Could you format all of the material below as a numbered list, one line per entry, with the blank lines dropped and the pictures left out?
+-------+
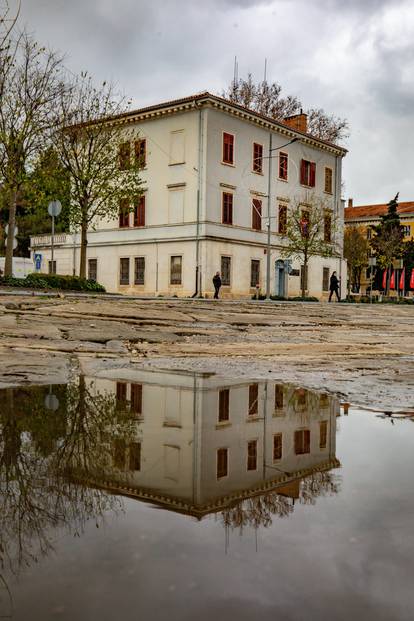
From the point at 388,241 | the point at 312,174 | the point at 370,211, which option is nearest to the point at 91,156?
the point at 312,174

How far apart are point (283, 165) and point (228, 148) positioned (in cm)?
607

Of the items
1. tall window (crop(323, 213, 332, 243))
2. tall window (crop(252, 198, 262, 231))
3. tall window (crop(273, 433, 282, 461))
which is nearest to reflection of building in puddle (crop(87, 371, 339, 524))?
tall window (crop(273, 433, 282, 461))

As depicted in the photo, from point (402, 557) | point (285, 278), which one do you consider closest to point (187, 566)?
point (402, 557)

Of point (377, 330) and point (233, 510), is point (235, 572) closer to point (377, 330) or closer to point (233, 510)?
point (233, 510)

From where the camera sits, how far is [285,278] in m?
43.4

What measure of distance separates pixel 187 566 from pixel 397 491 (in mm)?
1330

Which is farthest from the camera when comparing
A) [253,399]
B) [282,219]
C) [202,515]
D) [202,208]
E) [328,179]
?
[328,179]

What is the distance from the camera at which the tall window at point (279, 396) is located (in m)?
5.34

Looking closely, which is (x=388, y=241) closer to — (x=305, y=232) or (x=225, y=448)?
(x=305, y=232)

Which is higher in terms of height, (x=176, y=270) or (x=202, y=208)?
(x=202, y=208)

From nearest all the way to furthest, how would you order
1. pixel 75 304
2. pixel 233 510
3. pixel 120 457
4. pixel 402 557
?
pixel 402 557 → pixel 233 510 → pixel 120 457 → pixel 75 304

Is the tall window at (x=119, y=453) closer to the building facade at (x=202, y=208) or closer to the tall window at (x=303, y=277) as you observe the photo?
the building facade at (x=202, y=208)

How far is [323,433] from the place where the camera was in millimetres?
4355

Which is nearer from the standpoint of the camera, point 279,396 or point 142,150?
point 279,396
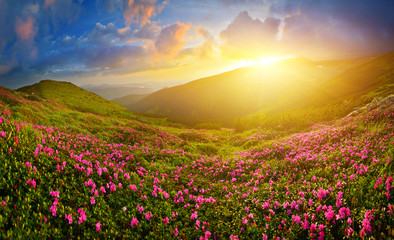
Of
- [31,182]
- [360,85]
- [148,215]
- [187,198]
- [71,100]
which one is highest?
[71,100]

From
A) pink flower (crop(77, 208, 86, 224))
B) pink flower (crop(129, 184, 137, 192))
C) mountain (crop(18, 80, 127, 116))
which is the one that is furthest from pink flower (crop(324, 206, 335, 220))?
mountain (crop(18, 80, 127, 116))

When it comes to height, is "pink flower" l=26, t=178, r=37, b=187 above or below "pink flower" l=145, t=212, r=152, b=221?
above

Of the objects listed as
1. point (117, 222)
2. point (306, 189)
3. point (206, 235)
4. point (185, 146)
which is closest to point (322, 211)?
point (306, 189)

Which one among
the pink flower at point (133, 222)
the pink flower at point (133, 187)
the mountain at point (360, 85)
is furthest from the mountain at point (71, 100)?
the mountain at point (360, 85)

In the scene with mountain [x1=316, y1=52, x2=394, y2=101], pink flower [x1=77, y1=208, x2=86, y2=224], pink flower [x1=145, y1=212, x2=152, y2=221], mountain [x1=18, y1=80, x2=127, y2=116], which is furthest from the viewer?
mountain [x1=316, y1=52, x2=394, y2=101]

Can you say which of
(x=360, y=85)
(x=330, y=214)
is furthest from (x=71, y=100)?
(x=360, y=85)

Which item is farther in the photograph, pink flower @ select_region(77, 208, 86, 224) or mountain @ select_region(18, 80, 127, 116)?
mountain @ select_region(18, 80, 127, 116)

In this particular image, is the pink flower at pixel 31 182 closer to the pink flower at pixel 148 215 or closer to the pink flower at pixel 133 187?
the pink flower at pixel 133 187

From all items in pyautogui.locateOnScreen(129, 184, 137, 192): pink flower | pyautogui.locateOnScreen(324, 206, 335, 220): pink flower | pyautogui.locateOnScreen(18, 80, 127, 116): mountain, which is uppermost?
pyautogui.locateOnScreen(18, 80, 127, 116): mountain

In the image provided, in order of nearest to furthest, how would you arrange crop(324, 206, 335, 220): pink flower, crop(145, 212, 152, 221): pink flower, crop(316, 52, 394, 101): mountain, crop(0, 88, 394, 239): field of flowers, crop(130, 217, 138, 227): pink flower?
crop(0, 88, 394, 239): field of flowers → crop(324, 206, 335, 220): pink flower → crop(130, 217, 138, 227): pink flower → crop(145, 212, 152, 221): pink flower → crop(316, 52, 394, 101): mountain

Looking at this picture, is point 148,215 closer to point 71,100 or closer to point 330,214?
point 330,214

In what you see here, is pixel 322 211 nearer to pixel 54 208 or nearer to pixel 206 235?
pixel 206 235

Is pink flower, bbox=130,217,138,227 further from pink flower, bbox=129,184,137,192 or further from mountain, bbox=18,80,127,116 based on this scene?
mountain, bbox=18,80,127,116

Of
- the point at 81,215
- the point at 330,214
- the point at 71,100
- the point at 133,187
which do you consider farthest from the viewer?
the point at 71,100
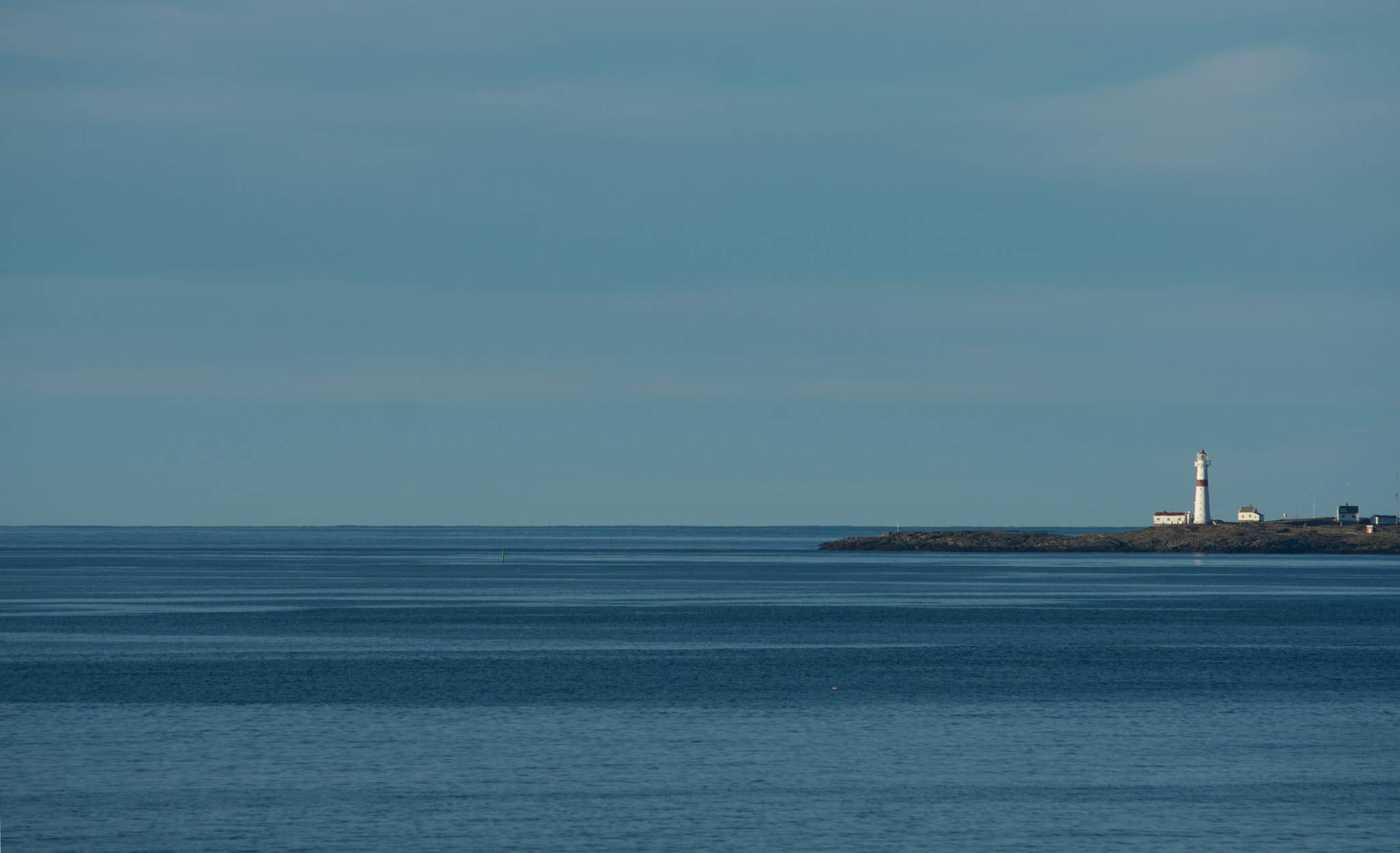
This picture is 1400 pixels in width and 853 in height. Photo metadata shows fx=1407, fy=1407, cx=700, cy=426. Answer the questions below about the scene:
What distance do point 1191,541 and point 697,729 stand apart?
145 m

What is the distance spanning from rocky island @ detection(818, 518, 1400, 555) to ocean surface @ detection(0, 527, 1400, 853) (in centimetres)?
9477

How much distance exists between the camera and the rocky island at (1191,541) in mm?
159000

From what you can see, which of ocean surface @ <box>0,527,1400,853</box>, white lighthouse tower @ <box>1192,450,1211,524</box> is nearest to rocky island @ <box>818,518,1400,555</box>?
white lighthouse tower @ <box>1192,450,1211,524</box>

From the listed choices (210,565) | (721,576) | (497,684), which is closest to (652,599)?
(721,576)

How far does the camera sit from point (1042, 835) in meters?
21.6

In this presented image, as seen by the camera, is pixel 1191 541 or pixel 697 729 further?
pixel 1191 541

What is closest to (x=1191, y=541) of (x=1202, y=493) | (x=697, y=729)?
(x=1202, y=493)

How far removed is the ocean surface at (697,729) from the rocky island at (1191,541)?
311ft

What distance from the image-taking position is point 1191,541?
164 metres

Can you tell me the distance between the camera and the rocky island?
159000 mm

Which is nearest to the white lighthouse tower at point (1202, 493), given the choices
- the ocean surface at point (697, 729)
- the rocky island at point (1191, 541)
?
the rocky island at point (1191, 541)

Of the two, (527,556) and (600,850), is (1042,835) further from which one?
(527,556)

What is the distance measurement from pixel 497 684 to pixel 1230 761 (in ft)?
64.8

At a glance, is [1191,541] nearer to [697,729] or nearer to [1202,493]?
[1202,493]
+-------+
» TASK OUTPUT:
1. From the point at 388,241 | the point at 312,174 | the point at 370,211, which option is nearest to the point at 91,156?
2. the point at 312,174
3. How far apart are point (283, 165) and point (228, 148) positioned (in cm)?
4. 607
5. Of the items
6. 1. tall window (crop(323, 213, 332, 243))
7. 2. tall window (crop(252, 198, 262, 231))
8. 3. tall window (crop(273, 433, 282, 461))
9. which is nearest to reflection of building in puddle (crop(87, 371, 339, 524))?
10. tall window (crop(273, 433, 282, 461))
11. As depicted in the photo, from point (402, 557) | point (285, 278), which one do you consider closest to point (187, 566)?
12. point (402, 557)
13. Of point (377, 330) and point (233, 510), is point (235, 572) closer to point (377, 330) or closer to point (233, 510)?
14. point (233, 510)
15. From where the camera sits, how far is [285,278] in m?
16. 43.4
17. What measure of distance separates pixel 187 566 from pixel 397 491 (in mm)?
18. 1330
19. Which is farthest from the camera when comparing
20. A) [253,399]
21. B) [282,219]
22. C) [202,515]
23. D) [202,208]
24. E) [328,179]
25. ?
26. [328,179]
27. What is the distance from the camera at which the tall window at point (279, 396) is located (in m)?
28. 5.34
29. Looking closely, which is (x=388, y=241) closer to — (x=305, y=232) or (x=225, y=448)?
30. (x=305, y=232)
31. Which is higher in terms of height, (x=176, y=270) or (x=202, y=208)?
32. (x=202, y=208)
33. From nearest all the way to furthest, how would you order
34. 1. pixel 75 304
35. 2. pixel 233 510
36. 3. pixel 120 457
37. 4. pixel 402 557
38. ?
39. pixel 402 557 → pixel 233 510 → pixel 120 457 → pixel 75 304
40. Is the tall window at (x=119, y=453) closer to the building facade at (x=202, y=208) or closer to the tall window at (x=303, y=277) as you observe the photo?
41. the building facade at (x=202, y=208)
42. How far is [323,433] from the place where the camera was in millimetres?
43. 4355
44. Which is nearer from the standpoint of the camera, point 279,396 or point 142,150?
45. point 279,396
46. Of
47. - [31,182]
48. - [360,85]
49. - [148,215]
50. - [187,198]
51. - [71,100]
52. which one is highest?
53. [71,100]
54. From
55. A) pink flower (crop(77, 208, 86, 224))
56. B) pink flower (crop(129, 184, 137, 192))
57. C) mountain (crop(18, 80, 127, 116))
58. which is the one that is furthest from pink flower (crop(324, 206, 335, 220))?
59. mountain (crop(18, 80, 127, 116))
60. When it comes to height, is "pink flower" l=26, t=178, r=37, b=187 above or below "pink flower" l=145, t=212, r=152, b=221?
61. above
62. Of the objects listed as
63. 1. point (117, 222)
64. 2. point (306, 189)
65. 3. point (206, 235)
66. 4. point (185, 146)
67. which is closest to point (322, 211)?
68. point (306, 189)
69. Which one among
70. the pink flower at point (133, 222)
71. the pink flower at point (133, 187)
72. the mountain at point (360, 85)
73. is furthest from the mountain at point (71, 100)?
74. the mountain at point (360, 85)
75. In the scene with mountain [x1=316, y1=52, x2=394, y2=101], pink flower [x1=77, y1=208, x2=86, y2=224], pink flower [x1=145, y1=212, x2=152, y2=221], mountain [x1=18, y1=80, x2=127, y2=116], which is furthest from the viewer?
76. mountain [x1=316, y1=52, x2=394, y2=101]
77. Can you say which of
78. (x=360, y=85)
79. (x=330, y=214)
80. is furthest from (x=71, y=100)?
81. (x=360, y=85)
82. Which item is farther in the photograph, pink flower @ select_region(77, 208, 86, 224) or mountain @ select_region(18, 80, 127, 116)?
83. mountain @ select_region(18, 80, 127, 116)
84. In this particular image, is the pink flower at pixel 31 182 closer to the pink flower at pixel 148 215 or closer to the pink flower at pixel 133 187?
85. the pink flower at pixel 133 187
86. From all items in pyautogui.locateOnScreen(129, 184, 137, 192): pink flower | pyautogui.locateOnScreen(324, 206, 335, 220): pink flower | pyautogui.locateOnScreen(18, 80, 127, 116): mountain, which is uppermost?
87. pyautogui.locateOnScreen(18, 80, 127, 116): mountain
88. In the image provided, in order of nearest to furthest, how would you arrange crop(324, 206, 335, 220): pink flower, crop(145, 212, 152, 221): pink flower, crop(316, 52, 394, 101): mountain, crop(0, 88, 394, 239): field of flowers, crop(130, 217, 138, 227): pink flower?
89. crop(0, 88, 394, 239): field of flowers → crop(324, 206, 335, 220): pink flower → crop(130, 217, 138, 227): pink flower → crop(145, 212, 152, 221): pink flower → crop(316, 52, 394, 101): mountain
90. Looking at this picture, is point 148,215 closer to point 71,100 or closer to point 330,214?
91. point 330,214
92. In what you see here, is pixel 322 211 nearer to pixel 54 208 or nearer to pixel 206 235?
93. pixel 206 235
94. Is pink flower, bbox=130,217,138,227 further from pink flower, bbox=129,184,137,192 or further from mountain, bbox=18,80,127,116 based on this scene?
95. mountain, bbox=18,80,127,116
96. Of
97. - the point at 81,215
98. - the point at 330,214
99. - the point at 71,100
100. - the point at 133,187
101. which do you consider farthest from the viewer?
102. the point at 71,100
103. This picture is 1400 pixels in width and 853 in height. Photo metadata shows fx=1407, fy=1407, cx=700, cy=426. Answer the questions below about the scene:
104. What distance do point 1191,541 and point 697,729 stand apart?
105. 145 m
106. What is the distance spanning from rocky island @ detection(818, 518, 1400, 555) to ocean surface @ detection(0, 527, 1400, 853) (in centimetres)?
107. 9477
108. How much distance exists between the camera and the rocky island at (1191,541) in mm?
109. 159000
110. From what you can see, which of ocean surface @ <box>0,527,1400,853</box>, white lighthouse tower @ <box>1192,450,1211,524</box> is nearest to rocky island @ <box>818,518,1400,555</box>?
111. white lighthouse tower @ <box>1192,450,1211,524</box>
112. From the listed choices (210,565) | (721,576) | (497,684), which is closest to (652,599)?
113. (721,576)
114. How far does the camera sit from point (1042, 835) in meters?
115. 21.6
116. In this presented image, as seen by the camera, is pixel 1191 541 or pixel 697 729 further?
117. pixel 1191 541
118. What is closest to (x=1191, y=541) of (x=1202, y=493) | (x=697, y=729)?
119. (x=1202, y=493)
120. How far removed is the ocean surface at (697,729) from the rocky island at (1191,541)?
121. 311ft
122. What distance from the image-taking position is point 1191,541?
123. 164 metres
124. Can you tell me the distance between the camera and the rocky island?
125. 159000 mm
126. Which is nearest to the white lighthouse tower at point (1202, 493), given the choices
127. - the ocean surface at point (697, 729)
128. - the rocky island at point (1191, 541)
129. ?
130. the rocky island at point (1191, 541)
131. Of the two, (527,556) and (600,850), is (1042,835) further from which one?
132. (527,556)
133. What is the distance measurement from pixel 497 684 to pixel 1230 761 (in ft)?
134. 64.8
135. At a glance, is [1191,541] nearer to [697,729] or nearer to [1202,493]?
136. [1202,493]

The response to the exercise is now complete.